* Start Given information *

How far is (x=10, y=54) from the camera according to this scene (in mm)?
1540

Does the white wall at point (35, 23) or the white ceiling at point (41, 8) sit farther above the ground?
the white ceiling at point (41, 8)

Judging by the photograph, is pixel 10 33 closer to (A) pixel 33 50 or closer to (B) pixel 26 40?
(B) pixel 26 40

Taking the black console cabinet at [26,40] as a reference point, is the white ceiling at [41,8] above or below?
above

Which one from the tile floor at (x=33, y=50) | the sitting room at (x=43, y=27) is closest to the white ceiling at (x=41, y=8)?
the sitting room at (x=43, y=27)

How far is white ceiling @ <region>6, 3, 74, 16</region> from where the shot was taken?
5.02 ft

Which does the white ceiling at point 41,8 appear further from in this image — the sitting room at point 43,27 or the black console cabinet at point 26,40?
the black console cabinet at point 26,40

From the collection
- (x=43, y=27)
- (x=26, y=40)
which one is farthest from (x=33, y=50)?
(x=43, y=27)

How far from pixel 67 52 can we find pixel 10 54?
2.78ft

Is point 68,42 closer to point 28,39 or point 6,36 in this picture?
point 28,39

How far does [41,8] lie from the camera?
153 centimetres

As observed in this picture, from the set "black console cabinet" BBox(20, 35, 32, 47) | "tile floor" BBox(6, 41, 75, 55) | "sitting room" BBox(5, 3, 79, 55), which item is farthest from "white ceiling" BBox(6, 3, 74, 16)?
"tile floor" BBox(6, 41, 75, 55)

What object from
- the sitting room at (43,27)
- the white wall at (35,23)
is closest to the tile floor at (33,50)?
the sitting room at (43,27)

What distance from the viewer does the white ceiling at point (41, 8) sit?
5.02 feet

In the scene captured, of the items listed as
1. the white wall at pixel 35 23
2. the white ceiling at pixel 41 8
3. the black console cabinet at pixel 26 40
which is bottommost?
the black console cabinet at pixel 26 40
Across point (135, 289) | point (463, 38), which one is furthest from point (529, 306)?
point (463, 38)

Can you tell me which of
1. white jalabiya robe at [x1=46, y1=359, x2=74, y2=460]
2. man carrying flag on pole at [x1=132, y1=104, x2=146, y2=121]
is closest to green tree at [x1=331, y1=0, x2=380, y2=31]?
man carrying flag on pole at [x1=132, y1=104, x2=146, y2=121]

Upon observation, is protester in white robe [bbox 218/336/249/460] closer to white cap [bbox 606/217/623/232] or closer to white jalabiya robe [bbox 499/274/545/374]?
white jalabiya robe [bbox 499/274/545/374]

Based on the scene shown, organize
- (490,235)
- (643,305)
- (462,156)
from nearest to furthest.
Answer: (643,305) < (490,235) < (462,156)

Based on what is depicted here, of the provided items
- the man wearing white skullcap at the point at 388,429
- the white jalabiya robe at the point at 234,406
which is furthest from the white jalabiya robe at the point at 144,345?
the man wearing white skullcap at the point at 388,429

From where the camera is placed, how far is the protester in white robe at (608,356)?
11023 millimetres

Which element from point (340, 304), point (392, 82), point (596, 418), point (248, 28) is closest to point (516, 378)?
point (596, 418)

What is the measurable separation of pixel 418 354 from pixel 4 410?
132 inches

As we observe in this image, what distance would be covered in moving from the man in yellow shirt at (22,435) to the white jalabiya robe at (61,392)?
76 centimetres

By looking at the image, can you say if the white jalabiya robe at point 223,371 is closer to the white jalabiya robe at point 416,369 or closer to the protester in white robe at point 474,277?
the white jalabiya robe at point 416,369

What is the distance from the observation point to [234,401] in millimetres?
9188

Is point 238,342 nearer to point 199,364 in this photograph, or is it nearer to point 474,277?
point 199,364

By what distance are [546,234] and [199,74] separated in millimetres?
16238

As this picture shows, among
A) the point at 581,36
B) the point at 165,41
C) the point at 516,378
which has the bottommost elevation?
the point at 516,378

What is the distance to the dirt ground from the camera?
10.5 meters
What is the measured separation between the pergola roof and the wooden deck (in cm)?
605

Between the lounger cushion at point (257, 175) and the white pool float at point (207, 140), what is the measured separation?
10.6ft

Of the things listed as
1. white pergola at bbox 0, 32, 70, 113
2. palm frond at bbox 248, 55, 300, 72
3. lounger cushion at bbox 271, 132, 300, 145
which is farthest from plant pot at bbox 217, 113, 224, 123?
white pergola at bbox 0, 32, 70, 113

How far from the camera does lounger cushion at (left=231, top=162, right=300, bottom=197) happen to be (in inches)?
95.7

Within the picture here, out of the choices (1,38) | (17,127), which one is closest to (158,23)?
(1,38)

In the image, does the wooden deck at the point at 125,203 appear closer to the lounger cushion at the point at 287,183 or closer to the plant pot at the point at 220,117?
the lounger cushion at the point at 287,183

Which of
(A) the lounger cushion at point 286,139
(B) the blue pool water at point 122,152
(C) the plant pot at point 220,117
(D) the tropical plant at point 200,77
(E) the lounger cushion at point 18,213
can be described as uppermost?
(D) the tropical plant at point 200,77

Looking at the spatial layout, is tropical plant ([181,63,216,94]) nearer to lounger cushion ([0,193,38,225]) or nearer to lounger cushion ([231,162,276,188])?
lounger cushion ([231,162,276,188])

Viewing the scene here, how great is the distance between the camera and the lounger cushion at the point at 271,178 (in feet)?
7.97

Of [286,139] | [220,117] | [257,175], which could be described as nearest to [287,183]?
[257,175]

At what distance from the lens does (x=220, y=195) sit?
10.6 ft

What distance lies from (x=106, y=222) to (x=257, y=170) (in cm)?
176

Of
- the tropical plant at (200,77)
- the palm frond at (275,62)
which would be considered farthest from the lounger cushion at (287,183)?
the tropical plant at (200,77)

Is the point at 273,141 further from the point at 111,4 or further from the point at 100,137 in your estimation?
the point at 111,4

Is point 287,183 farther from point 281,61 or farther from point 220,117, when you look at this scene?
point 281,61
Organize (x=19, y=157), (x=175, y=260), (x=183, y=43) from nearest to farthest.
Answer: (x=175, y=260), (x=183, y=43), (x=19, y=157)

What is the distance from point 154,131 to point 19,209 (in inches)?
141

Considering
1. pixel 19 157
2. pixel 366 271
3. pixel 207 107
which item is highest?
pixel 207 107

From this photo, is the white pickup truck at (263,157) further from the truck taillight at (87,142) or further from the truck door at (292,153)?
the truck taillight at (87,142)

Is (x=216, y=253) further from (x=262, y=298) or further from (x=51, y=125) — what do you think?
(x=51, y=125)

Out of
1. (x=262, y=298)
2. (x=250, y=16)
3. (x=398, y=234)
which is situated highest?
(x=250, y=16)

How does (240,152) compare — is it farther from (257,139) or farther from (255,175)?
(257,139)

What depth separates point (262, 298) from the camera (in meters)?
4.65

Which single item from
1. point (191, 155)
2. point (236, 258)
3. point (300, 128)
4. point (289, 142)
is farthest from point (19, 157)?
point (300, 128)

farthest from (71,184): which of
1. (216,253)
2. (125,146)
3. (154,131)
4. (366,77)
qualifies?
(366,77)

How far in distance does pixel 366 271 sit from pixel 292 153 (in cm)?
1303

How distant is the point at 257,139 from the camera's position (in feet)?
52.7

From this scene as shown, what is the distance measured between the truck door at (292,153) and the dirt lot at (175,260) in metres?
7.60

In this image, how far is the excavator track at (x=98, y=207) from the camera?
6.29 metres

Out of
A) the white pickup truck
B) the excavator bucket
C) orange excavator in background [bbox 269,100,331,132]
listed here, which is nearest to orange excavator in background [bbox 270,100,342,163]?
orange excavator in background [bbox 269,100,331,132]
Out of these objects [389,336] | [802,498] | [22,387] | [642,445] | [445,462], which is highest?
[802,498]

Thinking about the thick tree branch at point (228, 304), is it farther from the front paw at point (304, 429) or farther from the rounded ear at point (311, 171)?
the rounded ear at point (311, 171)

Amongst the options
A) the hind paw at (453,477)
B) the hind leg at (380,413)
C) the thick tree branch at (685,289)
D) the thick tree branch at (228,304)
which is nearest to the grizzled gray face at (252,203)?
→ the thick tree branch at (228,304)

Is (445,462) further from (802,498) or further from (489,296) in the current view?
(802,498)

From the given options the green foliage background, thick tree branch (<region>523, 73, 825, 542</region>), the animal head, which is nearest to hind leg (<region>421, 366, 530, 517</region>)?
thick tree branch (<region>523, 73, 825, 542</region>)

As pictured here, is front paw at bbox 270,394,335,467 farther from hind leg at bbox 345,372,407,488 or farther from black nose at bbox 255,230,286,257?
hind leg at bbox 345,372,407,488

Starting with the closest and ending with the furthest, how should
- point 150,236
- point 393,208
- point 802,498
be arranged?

* End Given information *

== What the exercise asks ==
Can you copy the listing above word for word, from the line containing "Thinking about the" through the end of the listing, both included?

== Full answer ==
Thinking about the thick tree branch at point (228, 304), is it farther from the front paw at point (304, 429) or farther from the rounded ear at point (311, 171)?
the rounded ear at point (311, 171)

Amongst the options
A) the hind paw at (453,477)
B) the hind leg at (380,413)
C) the thick tree branch at (685,289)
D) the thick tree branch at (228,304)
which is nearest to the grizzled gray face at (252,203)?
→ the thick tree branch at (228,304)

Is (445,462) further from (802,498) or further from (489,296) in the current view?
(802,498)

From the given options the green foliage background, thick tree branch (<region>523, 73, 825, 542</region>), the animal head, which is nearest to hind leg (<region>421, 366, 530, 517</region>)?
thick tree branch (<region>523, 73, 825, 542</region>)

As pictured here, is front paw at bbox 270,394,335,467 farther from hind leg at bbox 345,372,407,488 or farther from black nose at bbox 255,230,286,257?
hind leg at bbox 345,372,407,488

Starting with the closest and ending with the furthest, how should
- point 150,236
- point 393,208
- point 802,498
be arranged?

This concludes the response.